Another new player, Amir Rahmani, joined the tournament to defend the colors of Isfahan against Stefan who took a bye from our club player till Wednesday. A strange opening and a dangerous unconvering of the king-side let Stefan, who was mentally and physically preparing himself to destroy Javier, have an easy win. Tomorrow, Amir vs Juan Pablo. Bets are opened. Will the "shat queen" get in the way of another assured victory? Or will Amir toy again with irregular openings?
A late PolaChess session today, since Amir was looking for his new place to live (which he found, by the way). Everybody was expecting a bold queen sacrifice from Juan Pablo, which, not disappointingly, duly came on precisely the traditional 12th move. We let you discover this fantastic queen blunder of majestic proportion which, as it should to have all its savor, was played on a strong, if not winning, position.

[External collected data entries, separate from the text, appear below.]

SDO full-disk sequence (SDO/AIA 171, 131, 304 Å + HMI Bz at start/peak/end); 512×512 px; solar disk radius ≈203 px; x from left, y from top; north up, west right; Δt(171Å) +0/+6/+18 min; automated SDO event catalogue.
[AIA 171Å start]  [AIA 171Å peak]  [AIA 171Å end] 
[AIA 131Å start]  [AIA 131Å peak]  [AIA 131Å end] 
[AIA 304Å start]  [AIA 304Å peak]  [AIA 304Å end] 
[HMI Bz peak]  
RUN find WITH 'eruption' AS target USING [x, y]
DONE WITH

A tense game with a leading White who started to make little mistakes then bigger mistakes then a fatal mistake that let Black recover from a lost piece to a winning position. The message here is: Javier can blunder, so he's reachable, but only once, so remain careful.

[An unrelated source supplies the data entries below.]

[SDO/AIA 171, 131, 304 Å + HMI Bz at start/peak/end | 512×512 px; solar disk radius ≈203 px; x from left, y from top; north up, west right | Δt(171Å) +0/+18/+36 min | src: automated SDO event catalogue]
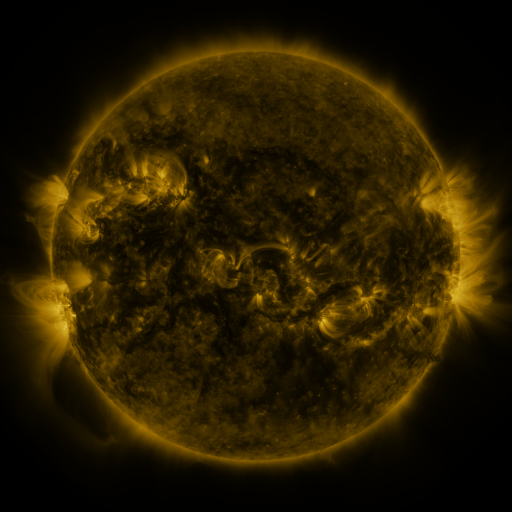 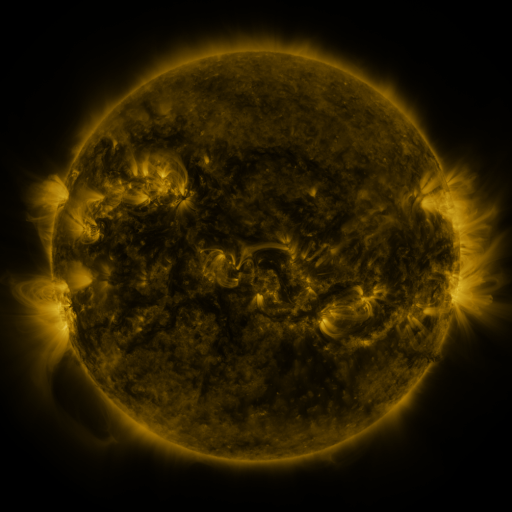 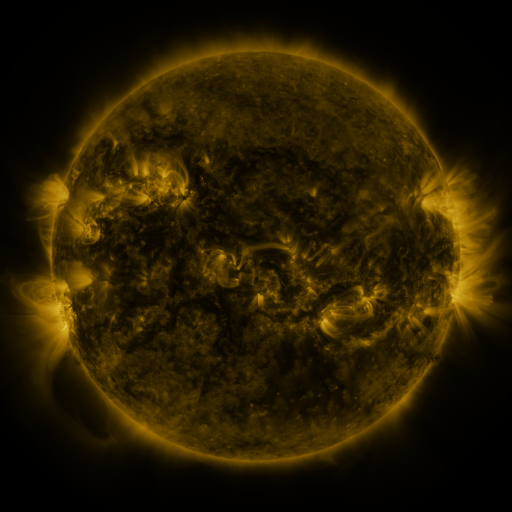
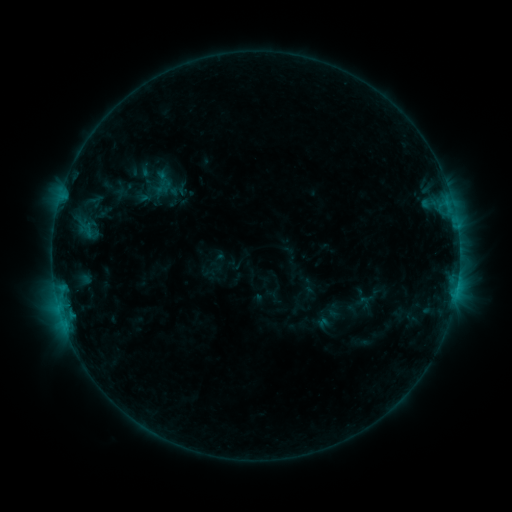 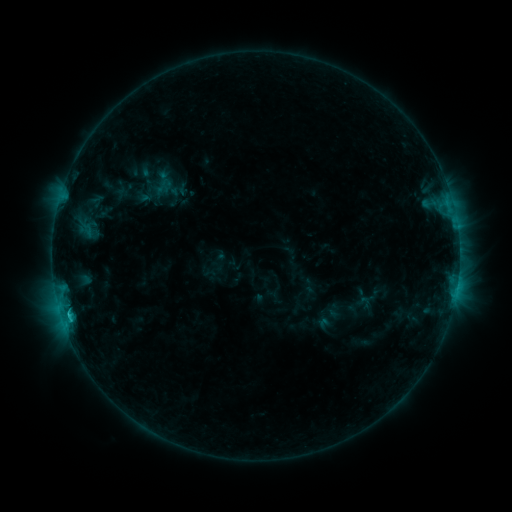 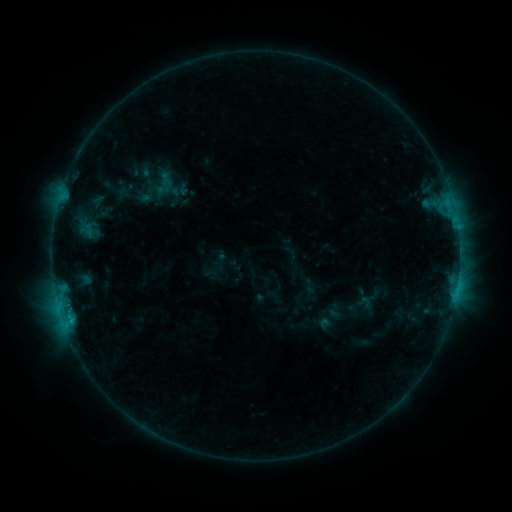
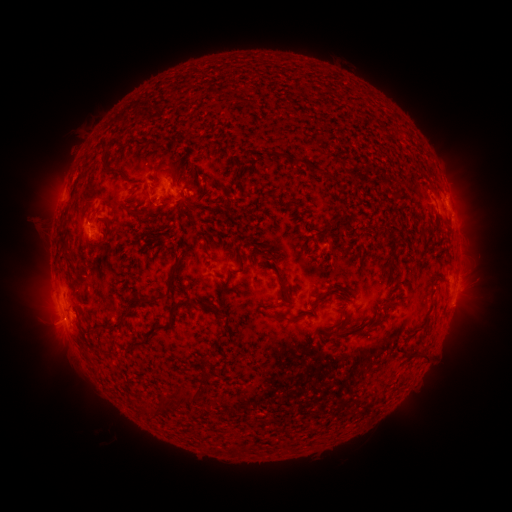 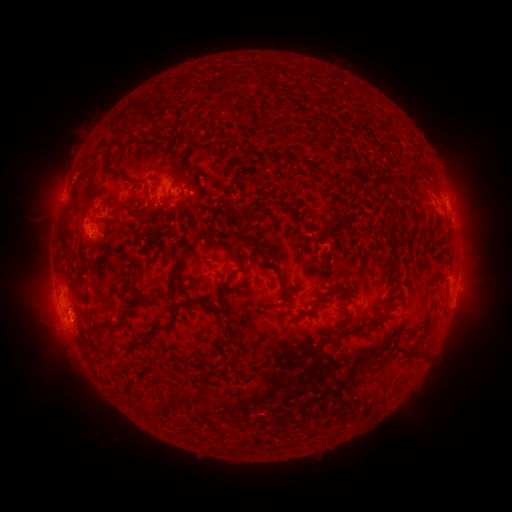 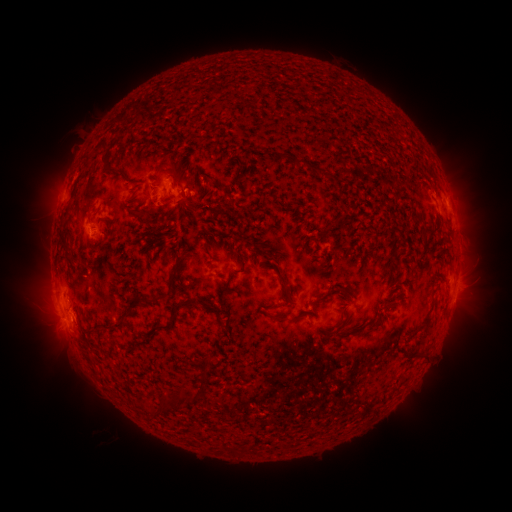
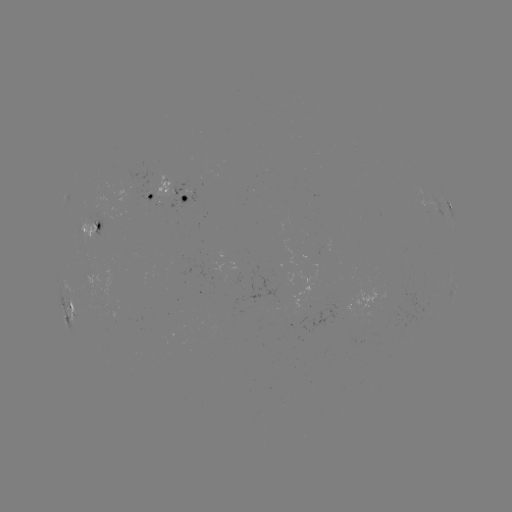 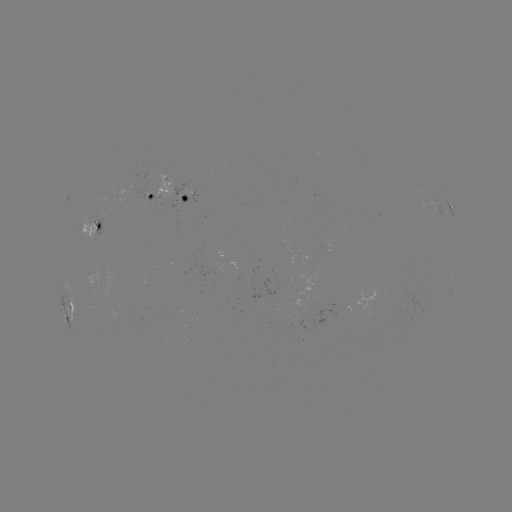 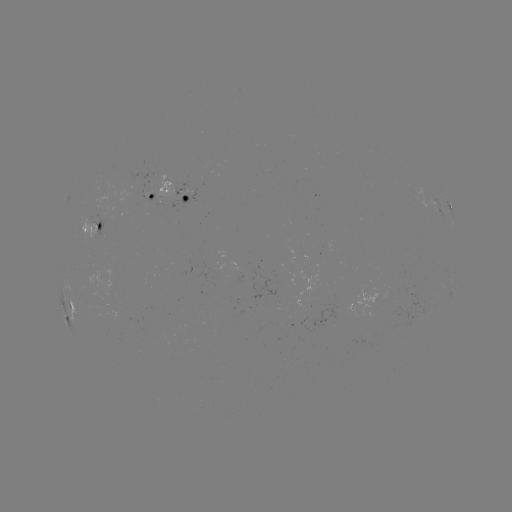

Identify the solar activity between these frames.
C1.0 flare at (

An equilibrated game, that Black loses on time, allowing not to be mated next move, although the mating position had already occured. A couple of times, the battle swung back to a possible win for both sides and even came to a nice confrontation of strong positional advantage against strong material advantage after 19. dxc4??, although the last attack from Camilo, stabbing the rook, was a decisive one. Interestingly, 17. Rxe6+ (where even a mate was announced) is not a mistake, as it allows to pursue the same idea with the other rook, which did not happen in the game, illustrating again how weak is the move that follows a supposed mistake on the board. White wins 7 points, Black looses 35 in this provisional game.
Lost on time but lost strategically as well from a too nervous Black who let White come back.

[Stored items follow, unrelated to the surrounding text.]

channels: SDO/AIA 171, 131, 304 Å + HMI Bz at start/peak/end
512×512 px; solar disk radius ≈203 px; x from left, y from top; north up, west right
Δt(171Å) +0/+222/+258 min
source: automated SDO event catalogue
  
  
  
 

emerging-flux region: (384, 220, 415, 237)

The PolaChess game of the century. So crazy, its records got lost and the game had to be reconstructed from scratch and sheer efforts of the memory. Our first draw of the tournament with a dispute on whether Black was flagged on time (which couldn't be since White moved last anyway, leaving two naked kings on the board). Black, at the same time, had a mate in 29 moves on the 40th one. But not enough time, not enough concentration, time flew away as the queen promoted and an ultimate embrace of the king and queen of two colors led to a shouting sequence in the cafeteria. Dust settled down, agreement was reached, Black got 5 little points out of it, White lost one.
The game was also lost by the person who tracked the move on the phone.
The game was lost by the person recording it (Pablo). Fabrice won.
(missing some games)
Based on Computer's random sampling. Games that cannot take place are either skipped of flushed to the end.
Decided at the last minute on people's availability.